◆ **Your objective**: Transcribe the article on Chinese exporters word for word, beginning at the words "In the Chinese" and stopping after "percent last month.".

◆ **Page text**:
==============================
The Pain for Chinese Exporters Is Caused By More Than U.S. Tariffs

(Bloomberg) --

In the Chinese export heartland of Foshan, it’s not Donald Trump‘s tariffs that have Li Yuanfa fearing for the future of the bathroom supplies manufacturer he works at, but the broader economic uncertainty that they have wrought.

The U.S. only takes 5% of the toilets, showers and faucets made by Andun Sanitary Ware Co., where Li’s a sales manager. The bigger problem is that customers from the Middle East and elsewhere have stopped buying due to a global slowdown, sending total sales plunging by 30 percent last month.

“I’m not worried about the U.S. market because we can replace that 5% anywhere,” says Yi, who works in Foshan, a city that borders Guangzhou in China’s industrial heartland. “But since April nobody comes here any more. The economic slowdown is a big world-wide problem. We are really afraid.’’

The effects of the ongoing trade war and its shock escalation last month are rippling across the globe, making this week’s meeting between Trump and President Xi Jinping all the more important. While U.S. tariffs have hurt China and caused companies to shift production out of the country, it’s also coming with substantial fallout for the rest of the world economy.

“The issue of collateral damage is one of the gravest concerns for the global economy in the short-term,’’ said Yao Wei, chief China economist at Societe Generale SA in Paris. “A shock to business and consumer confidence worldwide could potentially be the largest channel of negative spillovers from the tariff war -- and this seems to be materializing.”

That shock was easy to see in interviews with two dozen manufacturers in Foshan last week. The Shunde district in the sprawling city of factories and wholesalers is a furniture production hub, home to 5,000 furniture manufacturers and 19,000 other companies supplying them with materials and components, according to Cici Nie, vice president of the Foshan Shunde Furniture Association.

At chair maker Hao Yu Xuan Co., sales manager Wang Yan says visitors to their shop are down by about 70% from a year earlier and sales “fell off a cliff” last month. Its 70 factory workers produce chairs for sale to Africa and to countries including Indonesia and India, she said.

“If it continues like this things will get very difficult,’’ she said. “One shop nearby making the same thing has shut down and several other shops in the same neighborhood also closed.’’

The Pain for Chinese Exporters Is Caused by More Than U.S. Tariffs

The U.S. accounts for less than a fifth of China’s total exports, but how exposed Chinese companies are to U.S. tariffs depends on the sector. While the furniture industry is seen by economists as highly vulnerable to U.S. tariffs, more than half of production is consumed domestically, and the U.S. takes about a third of exports, according to Bloomberg News estimates. For sanitary ware products such as those sold by Andun’s Li, about a sixth of exports are to the U.S.
==============================
◆ **Recorded data**:
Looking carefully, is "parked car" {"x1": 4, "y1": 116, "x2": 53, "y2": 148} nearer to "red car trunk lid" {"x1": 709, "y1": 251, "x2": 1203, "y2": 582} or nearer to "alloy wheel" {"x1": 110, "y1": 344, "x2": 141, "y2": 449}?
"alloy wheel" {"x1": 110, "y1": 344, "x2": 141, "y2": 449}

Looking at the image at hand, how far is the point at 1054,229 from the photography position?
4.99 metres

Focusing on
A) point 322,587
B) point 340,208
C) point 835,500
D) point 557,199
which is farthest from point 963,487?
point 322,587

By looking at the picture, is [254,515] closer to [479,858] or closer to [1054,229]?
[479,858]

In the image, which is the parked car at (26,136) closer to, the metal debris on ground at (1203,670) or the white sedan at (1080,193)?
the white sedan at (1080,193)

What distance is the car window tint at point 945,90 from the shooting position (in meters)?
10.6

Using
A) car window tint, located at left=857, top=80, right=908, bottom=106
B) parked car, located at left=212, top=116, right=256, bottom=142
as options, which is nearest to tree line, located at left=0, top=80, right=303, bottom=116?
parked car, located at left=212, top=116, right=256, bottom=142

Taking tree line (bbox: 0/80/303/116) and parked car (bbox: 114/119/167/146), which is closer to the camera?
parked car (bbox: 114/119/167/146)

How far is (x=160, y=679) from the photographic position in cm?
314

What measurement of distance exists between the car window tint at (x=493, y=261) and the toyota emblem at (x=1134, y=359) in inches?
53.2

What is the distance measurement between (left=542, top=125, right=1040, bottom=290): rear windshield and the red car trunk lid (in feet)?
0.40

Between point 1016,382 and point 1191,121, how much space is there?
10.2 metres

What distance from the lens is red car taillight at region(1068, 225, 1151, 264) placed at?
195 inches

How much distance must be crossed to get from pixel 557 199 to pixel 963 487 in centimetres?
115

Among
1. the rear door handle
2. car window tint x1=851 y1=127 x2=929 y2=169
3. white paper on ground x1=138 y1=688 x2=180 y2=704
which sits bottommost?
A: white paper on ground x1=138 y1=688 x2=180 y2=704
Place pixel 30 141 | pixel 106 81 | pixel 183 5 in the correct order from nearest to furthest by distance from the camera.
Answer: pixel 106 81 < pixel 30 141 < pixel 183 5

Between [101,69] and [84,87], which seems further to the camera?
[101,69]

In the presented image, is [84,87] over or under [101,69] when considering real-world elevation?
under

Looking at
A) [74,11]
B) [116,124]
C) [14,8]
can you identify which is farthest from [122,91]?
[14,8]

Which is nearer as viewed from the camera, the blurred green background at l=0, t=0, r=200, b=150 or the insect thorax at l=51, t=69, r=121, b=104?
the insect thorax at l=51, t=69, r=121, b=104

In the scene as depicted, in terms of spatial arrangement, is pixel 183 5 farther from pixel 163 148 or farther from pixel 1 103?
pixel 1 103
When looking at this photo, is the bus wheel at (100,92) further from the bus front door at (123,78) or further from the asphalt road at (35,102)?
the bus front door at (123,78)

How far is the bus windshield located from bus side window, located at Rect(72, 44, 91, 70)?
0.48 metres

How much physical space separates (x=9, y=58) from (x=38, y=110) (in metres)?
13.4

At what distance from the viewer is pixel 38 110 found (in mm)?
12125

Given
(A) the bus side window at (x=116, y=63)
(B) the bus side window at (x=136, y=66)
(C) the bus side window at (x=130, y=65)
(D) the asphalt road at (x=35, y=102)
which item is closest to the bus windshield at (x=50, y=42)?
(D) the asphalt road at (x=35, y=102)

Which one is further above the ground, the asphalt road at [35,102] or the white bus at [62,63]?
==============================
◆ **Answer in full**:
In the Chinese export heartland of Foshan, it’s not Donald Trump‘s tariffs that have Li Yuanfa fearing for the future of the bathroom supplies manufacturer he works at, but the broader economic uncertainty that they have wrought.

The U.S. only takes 5% of the toilets, showers and faucets made by Andun Sanitary Ware Co., where Li’s a sales manager. The bigger problem is that customers from the Middle East and elsewhere have stopped buying due to a global slowdown, sending total sales plunging by 30 percent last month.